## Задания
(1) По отрывку объясните, почему тело доктора Ковальчука долго не разрешали вынуть из петли.
(2) Ответьте по отрывку:
(a) Куда Гулико Манткава высадилась с десантной группой в составе санитарной роты?
(b) В каком месяце схватили и повесили доктора Ковальчука?
(c) Каким орденом наградили Гулико?

## Отрывок
============================================================
Поняв это, ее тридцать молодых лет громко возопили против чудовищной несправедливости, присвоенного одними людьми права пролить кровь других, из ее груди вырвался крик: «Ва ворек уриа до мушени око домхритат» (Не еврейка я, и почему меня должны расстрелять? -мингр.)
Столько боли и молодой силы, бездумно убиваемой, было в этом вопле затравленного существа, что ее услышали все евреи в мертвом лесу – бедные дети Израиля. Перед каждым разверзлась бездна, и ангел смерти Малэхамовес, с огненным мечом и тысячью глаз, довольно рассмеялся им в лицо. Они поняли, что уже никогда не родят младенца, не прижмут к материнской груди, защищая от множества бед, которые ему грозят со дня рождения, не дождутся внуков, не посмотрят в их чистые глаза, не погладят шелковые волосы, не откроют священные книги, не будут соблюдать субботу покоя, не наденут все новое к празднику Песах, не возьмут в умелые руки портняжную иглу и чаровницу скрипку Гварнери, не сыграют свою «бессмертную» шахматную партию в старом, добром стиле романтиков прошлого века, не будут давать уроки французского и немецкого своим и соседским детям, не пропишут нужного лекарства в аптеке, не помогут страждущим, обратившимся к ним за помощью, потому что обращаться будет не к кому. И зная, что сейчас их станут убивать, эти пасынки истории, сыны и дочери богоизбранного народа, сошедшего с пути назначенной ему миссии дать спасение всему миру, не принявшего Христа и взявшего на себя ответственность за кровь его, внушающего мистический страх малокультурным людям от низменных, чудовищных мифов, эти  праведники проявили редкую силу духа, презрев собственную гибель, вспомнили в смертный час завещанное на века указание Талмуда: спасающий одну жизнь – спасает целый мир, и, рискуя получить пулю в лицо, - сколько Аманов может иметь один народ! - потребовали от своих убийц: «Освободите эту женщину, она не еврейка».
И случилось чудо. Нелюди, для кого чужая жизнь всего ничего, капля в море слез, в решающий миг познали справедливость высшего принципа гуманности. Чья-то сильная рука вырвала ее из толпы и отшвырнула далеко в сторону. Теряя сознание от удара об землю, она продолжала слышать плач и рыдания  и автоматные очереди иродова дела.
Потом стало тихо в лесу. До ее затуманенного рассудка доносился шум крови, этой души всякого тела, потоками вытекающей из расстрелянных в еще одной безымянной еврейской могиле.
От безумия ее спас доктор Ковальчук. В декабре его самого схватили и повесили как партизана и долго не разрешали вынуть из петли, в назидание и устрашение других.
Рассказывая, Гулико Манткава плачет, через полвека заново переживая убийство однополчан и мирных жителей, породненных общей бедой. Как мало героического в облике этой седой фронтовички. Само участие в войне противоречило ее женскому естеству, когда она в составе санитарной роты высадилась с десантной группой на Керченский полуостров, выжила в двух лагерях, вышла неопалимая из бараков, подожженных гитлеровцами вместе с холерным блоком. Партизанское соединение, куда она пробралась через линию фронта, скоро влилось в краснознаменную бронетанковую дивизию 3-го Белорусского фронта. И Гулико наградили орденом боевого Красного Знамени, к которому сегодня мало почтения у тех, кто разъезжает в перегнанных из Германии заносчивых мерседесах,  лакает баночное пиво, не зная вселенского ужаса, когда нацисты выбирали живой мишенью людей.
============================================================
## Исходные данные

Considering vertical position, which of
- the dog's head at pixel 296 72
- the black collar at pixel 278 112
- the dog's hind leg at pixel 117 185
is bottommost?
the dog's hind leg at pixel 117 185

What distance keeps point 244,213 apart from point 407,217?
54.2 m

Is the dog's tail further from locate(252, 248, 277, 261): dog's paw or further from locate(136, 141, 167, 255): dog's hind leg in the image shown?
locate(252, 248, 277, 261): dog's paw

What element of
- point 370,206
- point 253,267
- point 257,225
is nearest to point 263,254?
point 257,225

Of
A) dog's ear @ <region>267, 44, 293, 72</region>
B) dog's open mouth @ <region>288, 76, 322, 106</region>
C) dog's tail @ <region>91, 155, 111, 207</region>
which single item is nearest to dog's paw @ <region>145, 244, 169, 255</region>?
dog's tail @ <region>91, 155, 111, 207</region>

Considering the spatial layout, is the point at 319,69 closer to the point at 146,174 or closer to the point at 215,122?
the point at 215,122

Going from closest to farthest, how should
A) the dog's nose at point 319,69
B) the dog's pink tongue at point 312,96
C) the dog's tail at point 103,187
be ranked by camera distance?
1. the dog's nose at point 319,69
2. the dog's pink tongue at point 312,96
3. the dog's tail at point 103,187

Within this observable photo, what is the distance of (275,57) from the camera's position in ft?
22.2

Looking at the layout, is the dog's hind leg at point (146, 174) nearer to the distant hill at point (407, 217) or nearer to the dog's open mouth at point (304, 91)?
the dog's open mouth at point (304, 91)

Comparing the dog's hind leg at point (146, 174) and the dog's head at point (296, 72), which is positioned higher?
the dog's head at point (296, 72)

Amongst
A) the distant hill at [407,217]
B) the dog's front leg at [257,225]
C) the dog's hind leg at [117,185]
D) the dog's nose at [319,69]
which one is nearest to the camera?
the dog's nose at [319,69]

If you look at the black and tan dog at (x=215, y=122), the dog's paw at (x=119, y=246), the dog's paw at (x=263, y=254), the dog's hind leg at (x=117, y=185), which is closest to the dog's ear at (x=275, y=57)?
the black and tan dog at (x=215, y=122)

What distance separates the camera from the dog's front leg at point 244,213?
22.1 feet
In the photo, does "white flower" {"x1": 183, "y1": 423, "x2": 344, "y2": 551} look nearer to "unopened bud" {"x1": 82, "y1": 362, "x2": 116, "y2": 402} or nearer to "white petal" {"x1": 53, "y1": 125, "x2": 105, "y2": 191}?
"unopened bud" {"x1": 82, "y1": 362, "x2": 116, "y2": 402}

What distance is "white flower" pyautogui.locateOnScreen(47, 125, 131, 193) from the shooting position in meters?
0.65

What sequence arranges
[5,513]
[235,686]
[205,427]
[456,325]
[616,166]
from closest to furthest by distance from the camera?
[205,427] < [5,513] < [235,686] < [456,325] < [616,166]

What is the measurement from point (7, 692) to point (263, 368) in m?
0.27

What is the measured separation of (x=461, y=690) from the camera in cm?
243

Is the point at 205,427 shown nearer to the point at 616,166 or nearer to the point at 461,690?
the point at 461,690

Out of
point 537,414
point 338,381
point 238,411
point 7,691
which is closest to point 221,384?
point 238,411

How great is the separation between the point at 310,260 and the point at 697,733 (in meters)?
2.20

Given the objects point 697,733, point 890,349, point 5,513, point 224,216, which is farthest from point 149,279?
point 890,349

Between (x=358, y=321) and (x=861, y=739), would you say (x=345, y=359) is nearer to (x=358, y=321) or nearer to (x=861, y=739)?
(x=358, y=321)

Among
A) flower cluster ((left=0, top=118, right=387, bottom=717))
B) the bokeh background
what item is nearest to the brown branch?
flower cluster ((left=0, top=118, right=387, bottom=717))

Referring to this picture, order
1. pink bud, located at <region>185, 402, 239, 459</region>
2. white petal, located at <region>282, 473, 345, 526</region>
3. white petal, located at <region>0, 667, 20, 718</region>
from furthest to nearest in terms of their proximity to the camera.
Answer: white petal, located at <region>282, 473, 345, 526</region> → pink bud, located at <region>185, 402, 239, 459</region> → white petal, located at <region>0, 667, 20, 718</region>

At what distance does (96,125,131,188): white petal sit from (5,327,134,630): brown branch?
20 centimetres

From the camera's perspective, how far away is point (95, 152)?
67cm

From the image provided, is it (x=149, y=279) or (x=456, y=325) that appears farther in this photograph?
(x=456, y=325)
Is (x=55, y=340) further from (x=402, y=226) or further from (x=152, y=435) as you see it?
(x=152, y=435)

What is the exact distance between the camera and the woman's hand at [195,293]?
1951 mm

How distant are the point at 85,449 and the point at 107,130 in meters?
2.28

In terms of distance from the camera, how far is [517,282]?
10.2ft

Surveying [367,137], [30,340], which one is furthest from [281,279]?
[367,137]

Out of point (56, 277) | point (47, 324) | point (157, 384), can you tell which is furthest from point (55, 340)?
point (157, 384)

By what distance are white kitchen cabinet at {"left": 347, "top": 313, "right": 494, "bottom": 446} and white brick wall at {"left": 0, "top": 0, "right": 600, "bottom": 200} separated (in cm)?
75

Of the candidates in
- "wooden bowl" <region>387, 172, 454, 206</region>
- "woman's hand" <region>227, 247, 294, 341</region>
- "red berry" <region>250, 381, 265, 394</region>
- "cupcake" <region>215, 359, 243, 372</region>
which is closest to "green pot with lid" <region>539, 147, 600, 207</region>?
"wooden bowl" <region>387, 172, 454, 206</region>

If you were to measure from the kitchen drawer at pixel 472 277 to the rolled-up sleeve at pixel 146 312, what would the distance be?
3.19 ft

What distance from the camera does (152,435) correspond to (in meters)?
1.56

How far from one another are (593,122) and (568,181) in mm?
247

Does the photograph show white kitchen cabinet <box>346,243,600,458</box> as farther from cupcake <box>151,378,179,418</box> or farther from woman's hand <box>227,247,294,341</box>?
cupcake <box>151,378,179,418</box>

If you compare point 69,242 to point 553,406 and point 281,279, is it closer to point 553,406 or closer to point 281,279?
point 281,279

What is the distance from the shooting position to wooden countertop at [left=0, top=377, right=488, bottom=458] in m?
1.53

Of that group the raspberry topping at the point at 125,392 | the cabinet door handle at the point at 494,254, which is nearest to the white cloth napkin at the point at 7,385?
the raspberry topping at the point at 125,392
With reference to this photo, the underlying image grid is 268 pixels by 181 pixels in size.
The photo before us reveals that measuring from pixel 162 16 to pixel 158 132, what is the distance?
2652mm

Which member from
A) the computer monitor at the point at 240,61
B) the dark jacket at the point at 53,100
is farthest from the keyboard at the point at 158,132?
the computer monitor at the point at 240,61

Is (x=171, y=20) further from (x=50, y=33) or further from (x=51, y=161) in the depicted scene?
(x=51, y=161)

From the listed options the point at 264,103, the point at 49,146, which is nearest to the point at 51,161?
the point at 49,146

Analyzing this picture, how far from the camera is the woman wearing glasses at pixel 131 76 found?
============================================================
## Ответы к заданиям
(1) Тело доктора Ковальчука, повешенного как партизана, долго не разрешали снять, чтобы это послужило назиданием и устрашением для других.

(2)
(a) На Керченский полуостров.
(b) В декабре.
(c) Орденом боевого Красного Знамени.